Prompt:
Comb through the entries for "site" and pull out each line that holds it.

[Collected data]

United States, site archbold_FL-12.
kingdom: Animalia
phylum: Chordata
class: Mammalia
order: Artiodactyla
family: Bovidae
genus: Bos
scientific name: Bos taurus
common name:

---

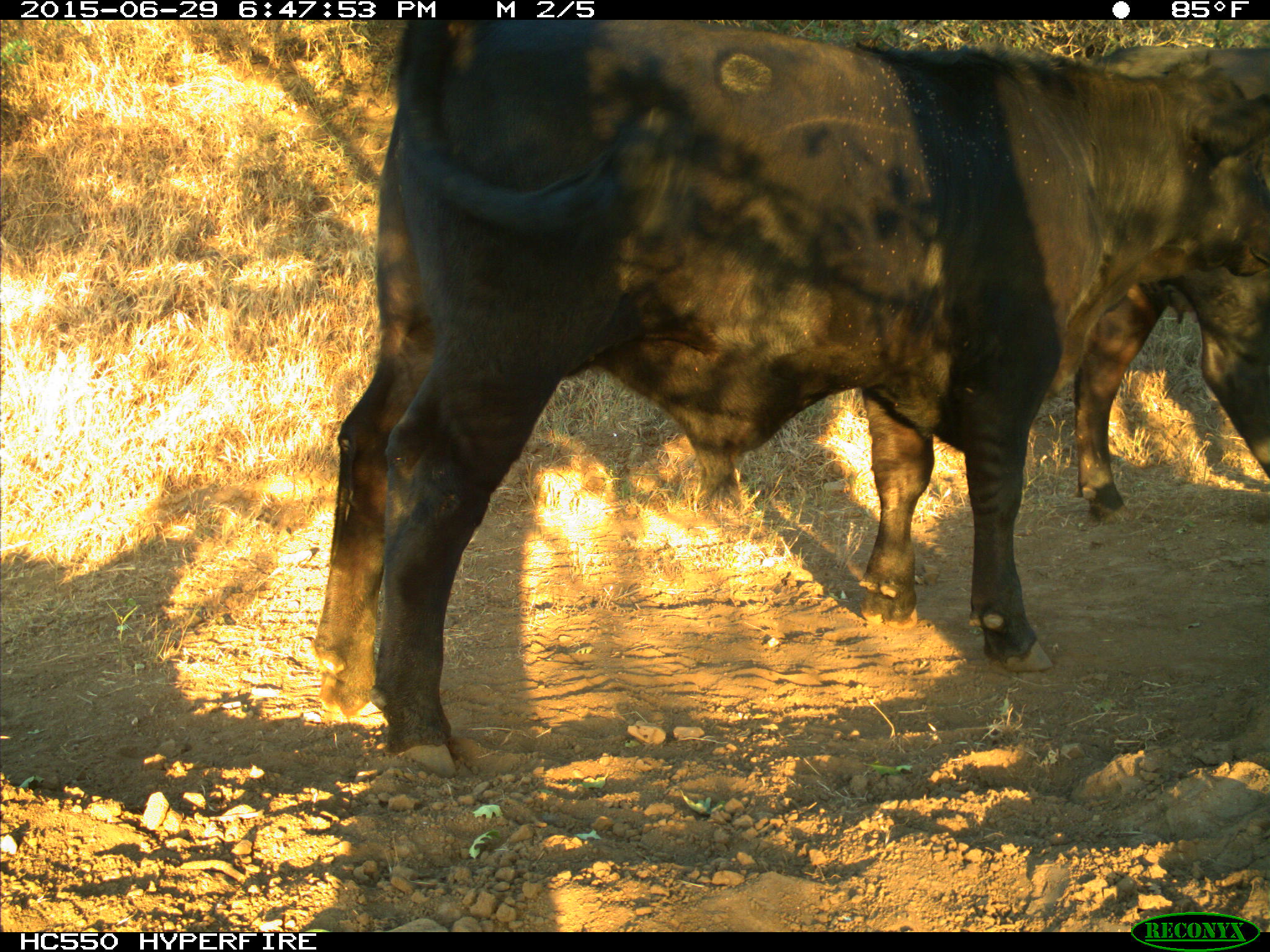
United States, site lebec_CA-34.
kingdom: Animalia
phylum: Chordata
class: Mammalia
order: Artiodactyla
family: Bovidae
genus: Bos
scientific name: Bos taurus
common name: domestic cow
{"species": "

==

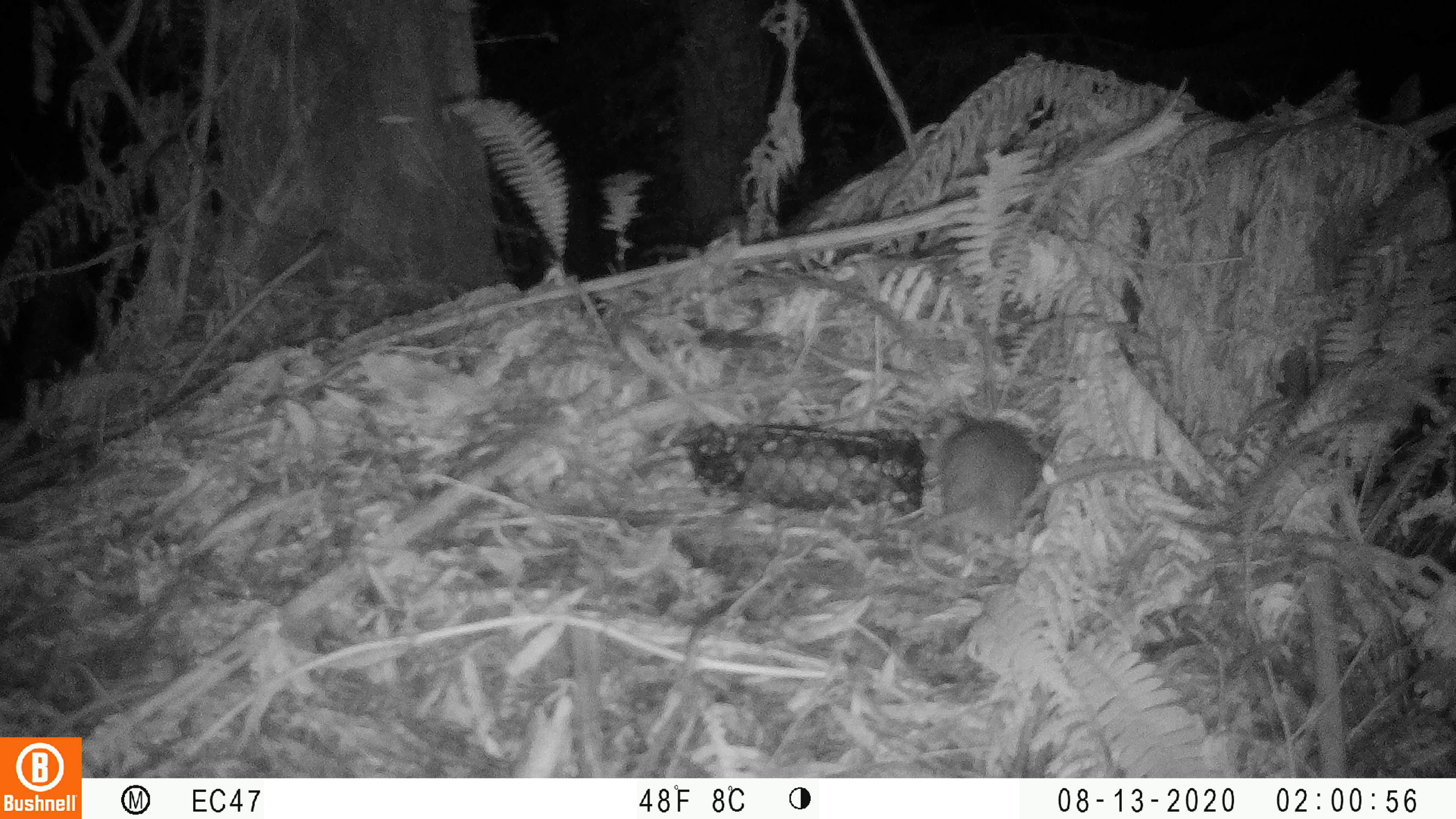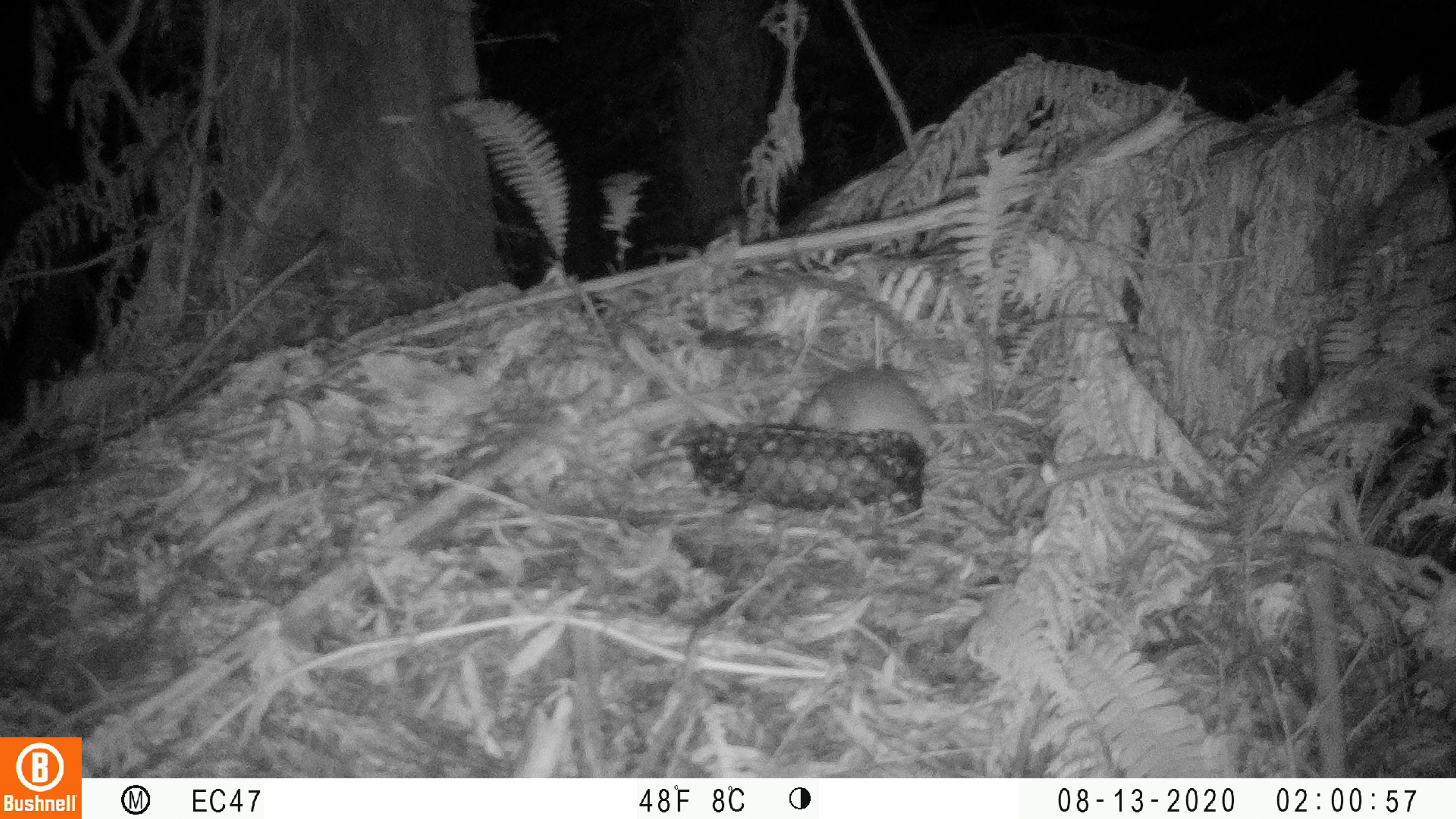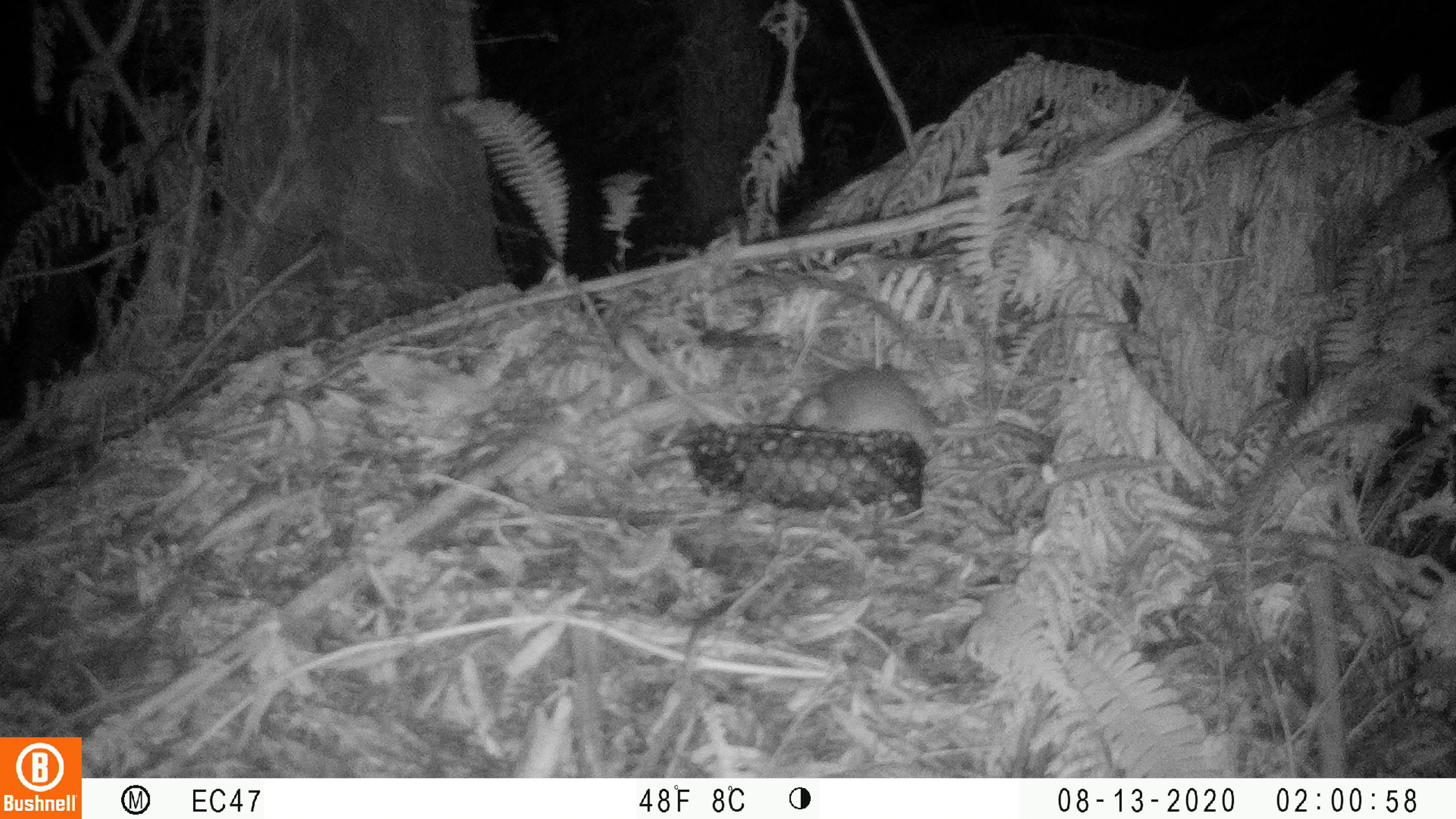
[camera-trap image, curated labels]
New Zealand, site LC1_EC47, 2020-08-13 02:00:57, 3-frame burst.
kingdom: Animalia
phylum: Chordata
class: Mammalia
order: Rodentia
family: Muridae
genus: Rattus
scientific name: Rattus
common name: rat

Reply:
United States, site archbold_FL-12.
United States, site lebec_CA-34.
New Zealand, site LC1_EC47, 2020-08-13 02:00:57, 3-frame burst.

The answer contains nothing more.